§ Aim of the exercise:
Recast the lines of the items, from the very first line through the line containing "Wrap output in", as a JSON list of strings with one string per line. Include both of those lines and omit any blank lines.

[Start of Data to process]

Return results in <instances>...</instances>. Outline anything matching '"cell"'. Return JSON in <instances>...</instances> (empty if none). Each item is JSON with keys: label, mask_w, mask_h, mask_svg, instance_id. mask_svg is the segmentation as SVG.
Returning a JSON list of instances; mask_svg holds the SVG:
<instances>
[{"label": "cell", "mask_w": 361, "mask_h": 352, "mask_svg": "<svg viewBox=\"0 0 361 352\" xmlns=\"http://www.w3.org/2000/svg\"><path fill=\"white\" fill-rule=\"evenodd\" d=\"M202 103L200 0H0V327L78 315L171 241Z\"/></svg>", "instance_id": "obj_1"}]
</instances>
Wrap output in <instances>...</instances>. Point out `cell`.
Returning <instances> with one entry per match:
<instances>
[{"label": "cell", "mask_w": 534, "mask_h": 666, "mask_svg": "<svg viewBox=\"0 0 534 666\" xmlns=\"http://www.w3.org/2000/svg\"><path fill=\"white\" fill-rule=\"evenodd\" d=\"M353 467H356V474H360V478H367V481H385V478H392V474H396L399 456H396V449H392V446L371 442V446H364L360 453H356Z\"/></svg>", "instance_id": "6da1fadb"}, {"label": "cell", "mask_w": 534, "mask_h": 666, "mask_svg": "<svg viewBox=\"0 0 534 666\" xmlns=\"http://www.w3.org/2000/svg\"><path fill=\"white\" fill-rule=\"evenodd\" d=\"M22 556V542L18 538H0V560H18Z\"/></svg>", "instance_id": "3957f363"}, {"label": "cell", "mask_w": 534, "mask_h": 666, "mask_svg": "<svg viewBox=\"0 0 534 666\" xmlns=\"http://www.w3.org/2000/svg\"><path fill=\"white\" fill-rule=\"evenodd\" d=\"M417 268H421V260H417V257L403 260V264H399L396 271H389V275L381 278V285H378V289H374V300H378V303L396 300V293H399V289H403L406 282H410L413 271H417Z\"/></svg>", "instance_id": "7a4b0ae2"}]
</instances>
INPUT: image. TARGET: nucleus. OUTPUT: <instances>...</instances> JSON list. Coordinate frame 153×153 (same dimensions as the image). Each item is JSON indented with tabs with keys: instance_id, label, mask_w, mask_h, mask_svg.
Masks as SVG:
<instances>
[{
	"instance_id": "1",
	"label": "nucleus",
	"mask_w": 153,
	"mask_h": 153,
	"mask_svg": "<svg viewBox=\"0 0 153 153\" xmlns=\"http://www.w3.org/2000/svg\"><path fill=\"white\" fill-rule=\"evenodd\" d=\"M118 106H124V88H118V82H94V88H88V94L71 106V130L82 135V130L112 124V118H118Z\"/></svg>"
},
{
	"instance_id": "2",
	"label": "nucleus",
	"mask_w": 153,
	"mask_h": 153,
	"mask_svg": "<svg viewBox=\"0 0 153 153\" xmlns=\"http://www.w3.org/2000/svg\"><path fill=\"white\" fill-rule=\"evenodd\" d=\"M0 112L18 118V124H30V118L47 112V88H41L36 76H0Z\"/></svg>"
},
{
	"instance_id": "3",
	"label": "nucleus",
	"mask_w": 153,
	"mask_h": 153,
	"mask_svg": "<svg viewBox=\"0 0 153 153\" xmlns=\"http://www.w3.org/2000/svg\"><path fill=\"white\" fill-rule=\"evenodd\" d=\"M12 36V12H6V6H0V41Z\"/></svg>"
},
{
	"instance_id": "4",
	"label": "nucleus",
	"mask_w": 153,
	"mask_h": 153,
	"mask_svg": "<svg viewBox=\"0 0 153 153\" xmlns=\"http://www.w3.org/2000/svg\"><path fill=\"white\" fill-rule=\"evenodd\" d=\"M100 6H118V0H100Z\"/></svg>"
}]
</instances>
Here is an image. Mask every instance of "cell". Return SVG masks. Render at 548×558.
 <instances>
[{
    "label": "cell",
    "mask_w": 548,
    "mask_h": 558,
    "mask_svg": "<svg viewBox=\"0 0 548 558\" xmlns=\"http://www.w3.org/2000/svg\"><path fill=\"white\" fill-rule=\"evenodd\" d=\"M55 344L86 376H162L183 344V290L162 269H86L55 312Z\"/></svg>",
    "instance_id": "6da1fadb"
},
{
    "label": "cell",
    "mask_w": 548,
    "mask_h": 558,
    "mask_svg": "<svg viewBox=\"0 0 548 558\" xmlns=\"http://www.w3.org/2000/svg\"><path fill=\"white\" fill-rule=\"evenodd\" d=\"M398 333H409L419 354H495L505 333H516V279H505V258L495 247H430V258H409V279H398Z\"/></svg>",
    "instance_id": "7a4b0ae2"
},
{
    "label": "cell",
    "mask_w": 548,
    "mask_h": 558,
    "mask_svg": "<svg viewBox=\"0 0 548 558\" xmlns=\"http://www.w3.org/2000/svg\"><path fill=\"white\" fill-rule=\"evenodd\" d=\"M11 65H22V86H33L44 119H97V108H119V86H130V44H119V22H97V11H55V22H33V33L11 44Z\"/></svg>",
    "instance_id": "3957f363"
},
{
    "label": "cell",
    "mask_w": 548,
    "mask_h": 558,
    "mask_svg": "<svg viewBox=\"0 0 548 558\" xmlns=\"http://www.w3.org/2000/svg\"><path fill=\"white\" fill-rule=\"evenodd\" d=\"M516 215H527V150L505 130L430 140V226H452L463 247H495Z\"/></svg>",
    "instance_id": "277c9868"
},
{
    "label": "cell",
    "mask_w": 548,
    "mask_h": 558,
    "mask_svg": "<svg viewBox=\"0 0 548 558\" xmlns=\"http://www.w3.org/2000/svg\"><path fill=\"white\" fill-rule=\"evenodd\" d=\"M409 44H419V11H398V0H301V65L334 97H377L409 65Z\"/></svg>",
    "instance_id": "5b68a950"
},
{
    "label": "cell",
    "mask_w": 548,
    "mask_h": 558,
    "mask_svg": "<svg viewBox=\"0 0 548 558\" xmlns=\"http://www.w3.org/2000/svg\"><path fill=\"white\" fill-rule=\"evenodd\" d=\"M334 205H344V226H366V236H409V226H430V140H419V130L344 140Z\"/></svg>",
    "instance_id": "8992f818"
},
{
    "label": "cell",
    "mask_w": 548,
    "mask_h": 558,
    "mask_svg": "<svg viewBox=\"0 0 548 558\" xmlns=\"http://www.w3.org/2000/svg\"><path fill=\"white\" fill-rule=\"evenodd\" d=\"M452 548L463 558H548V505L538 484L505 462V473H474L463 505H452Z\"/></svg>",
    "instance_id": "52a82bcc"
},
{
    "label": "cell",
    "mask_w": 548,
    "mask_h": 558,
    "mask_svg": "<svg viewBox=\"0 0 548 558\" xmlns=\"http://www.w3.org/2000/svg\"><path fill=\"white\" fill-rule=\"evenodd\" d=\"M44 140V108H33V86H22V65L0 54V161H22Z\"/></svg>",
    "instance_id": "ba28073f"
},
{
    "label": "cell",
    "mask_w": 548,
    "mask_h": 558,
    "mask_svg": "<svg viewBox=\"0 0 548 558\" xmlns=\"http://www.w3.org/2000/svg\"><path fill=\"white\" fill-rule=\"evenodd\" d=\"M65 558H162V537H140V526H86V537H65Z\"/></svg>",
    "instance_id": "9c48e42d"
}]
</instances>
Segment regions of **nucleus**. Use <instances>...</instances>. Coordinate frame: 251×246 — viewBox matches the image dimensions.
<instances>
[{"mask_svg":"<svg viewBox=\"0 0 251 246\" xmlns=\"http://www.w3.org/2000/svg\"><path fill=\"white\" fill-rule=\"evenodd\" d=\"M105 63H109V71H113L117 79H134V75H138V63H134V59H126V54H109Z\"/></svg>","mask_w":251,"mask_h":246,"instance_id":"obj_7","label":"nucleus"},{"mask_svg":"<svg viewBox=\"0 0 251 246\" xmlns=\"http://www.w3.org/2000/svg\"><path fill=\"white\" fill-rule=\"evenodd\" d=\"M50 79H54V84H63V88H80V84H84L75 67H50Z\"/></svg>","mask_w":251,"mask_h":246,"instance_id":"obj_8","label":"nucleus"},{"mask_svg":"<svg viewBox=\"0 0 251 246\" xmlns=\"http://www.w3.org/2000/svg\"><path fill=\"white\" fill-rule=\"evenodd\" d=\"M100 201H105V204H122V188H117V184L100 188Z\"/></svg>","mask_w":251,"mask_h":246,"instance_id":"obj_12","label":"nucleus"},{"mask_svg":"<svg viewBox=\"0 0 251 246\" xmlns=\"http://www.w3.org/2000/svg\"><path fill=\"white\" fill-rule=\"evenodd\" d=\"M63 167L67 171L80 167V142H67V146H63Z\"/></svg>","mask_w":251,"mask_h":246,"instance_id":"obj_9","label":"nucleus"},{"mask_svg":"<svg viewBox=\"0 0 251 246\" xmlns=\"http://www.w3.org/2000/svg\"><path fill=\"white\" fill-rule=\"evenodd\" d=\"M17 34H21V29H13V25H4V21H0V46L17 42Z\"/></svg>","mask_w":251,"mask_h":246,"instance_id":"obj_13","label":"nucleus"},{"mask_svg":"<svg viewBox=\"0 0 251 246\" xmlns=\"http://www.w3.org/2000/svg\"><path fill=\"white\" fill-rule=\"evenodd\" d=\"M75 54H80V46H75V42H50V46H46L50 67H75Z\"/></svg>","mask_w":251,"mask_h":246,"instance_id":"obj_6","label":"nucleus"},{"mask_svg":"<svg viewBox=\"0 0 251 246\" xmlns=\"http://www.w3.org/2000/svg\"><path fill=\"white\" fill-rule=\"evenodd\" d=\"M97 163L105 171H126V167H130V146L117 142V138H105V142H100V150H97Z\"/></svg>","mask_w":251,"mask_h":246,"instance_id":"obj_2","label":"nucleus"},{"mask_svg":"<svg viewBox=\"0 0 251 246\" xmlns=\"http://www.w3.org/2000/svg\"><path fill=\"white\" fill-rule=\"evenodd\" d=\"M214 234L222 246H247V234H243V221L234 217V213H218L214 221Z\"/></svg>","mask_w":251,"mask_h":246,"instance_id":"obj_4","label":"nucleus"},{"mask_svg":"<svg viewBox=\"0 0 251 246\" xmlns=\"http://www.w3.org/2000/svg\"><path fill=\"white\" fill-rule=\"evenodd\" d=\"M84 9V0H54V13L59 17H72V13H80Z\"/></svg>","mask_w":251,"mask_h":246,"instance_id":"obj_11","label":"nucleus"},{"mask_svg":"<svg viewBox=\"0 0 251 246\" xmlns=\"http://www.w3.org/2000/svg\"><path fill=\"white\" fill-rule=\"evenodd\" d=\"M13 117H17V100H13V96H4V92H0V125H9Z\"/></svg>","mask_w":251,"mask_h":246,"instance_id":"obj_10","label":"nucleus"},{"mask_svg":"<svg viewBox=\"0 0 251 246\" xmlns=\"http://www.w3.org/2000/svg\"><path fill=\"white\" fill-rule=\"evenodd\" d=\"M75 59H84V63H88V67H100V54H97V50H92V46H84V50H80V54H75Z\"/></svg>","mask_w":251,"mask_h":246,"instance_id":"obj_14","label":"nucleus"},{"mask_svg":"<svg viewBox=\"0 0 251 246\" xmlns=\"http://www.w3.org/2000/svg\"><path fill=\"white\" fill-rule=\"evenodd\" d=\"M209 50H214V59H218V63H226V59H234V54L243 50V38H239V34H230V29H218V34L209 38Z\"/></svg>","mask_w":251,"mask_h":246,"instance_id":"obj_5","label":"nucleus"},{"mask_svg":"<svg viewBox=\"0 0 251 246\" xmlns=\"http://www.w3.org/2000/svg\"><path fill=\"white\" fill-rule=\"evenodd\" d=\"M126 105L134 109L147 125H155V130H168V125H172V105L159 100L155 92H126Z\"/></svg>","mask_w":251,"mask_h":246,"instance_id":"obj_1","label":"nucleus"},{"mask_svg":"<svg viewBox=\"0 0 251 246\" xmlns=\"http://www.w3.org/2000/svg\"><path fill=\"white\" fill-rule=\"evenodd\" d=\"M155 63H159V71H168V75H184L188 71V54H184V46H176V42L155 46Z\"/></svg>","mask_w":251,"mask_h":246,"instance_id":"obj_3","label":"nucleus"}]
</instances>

[End of Data to process]

§ Written answer:
[
  "Return results in <instances>...</instances>. Outline anything matching '\"cell\"'. Return JSON in <instances>...</instances> (empty if none). Each item is JSON with keys: label, mask_w, mask_h, mask_svg, instance_id. mask_svg is the segmentation as SVG.",
  "Returning a JSON list of instances; mask_svg holds the SVG:",
  "<instances>",
  "[{\"label\": \"cell\", \"mask_w\": 361, \"mask_h\": 352, \"mask_svg\": \"<svg viewBox=\\\"0 0 361 352\\\" xmlns=\\\"http://www.w3.org/2000/svg\\\"><path fill=\\\"white\\\" fill-rule=\\\"evenodd\\\" d=\\\"M202 103L200 0H0V327L78 315L171 241Z\\\"/></svg>\", \"instance_id\": \"obj_1\"}]",
  "</instances>",
  "Wrap output in <instances>...</instances>. Point out `cell`."
]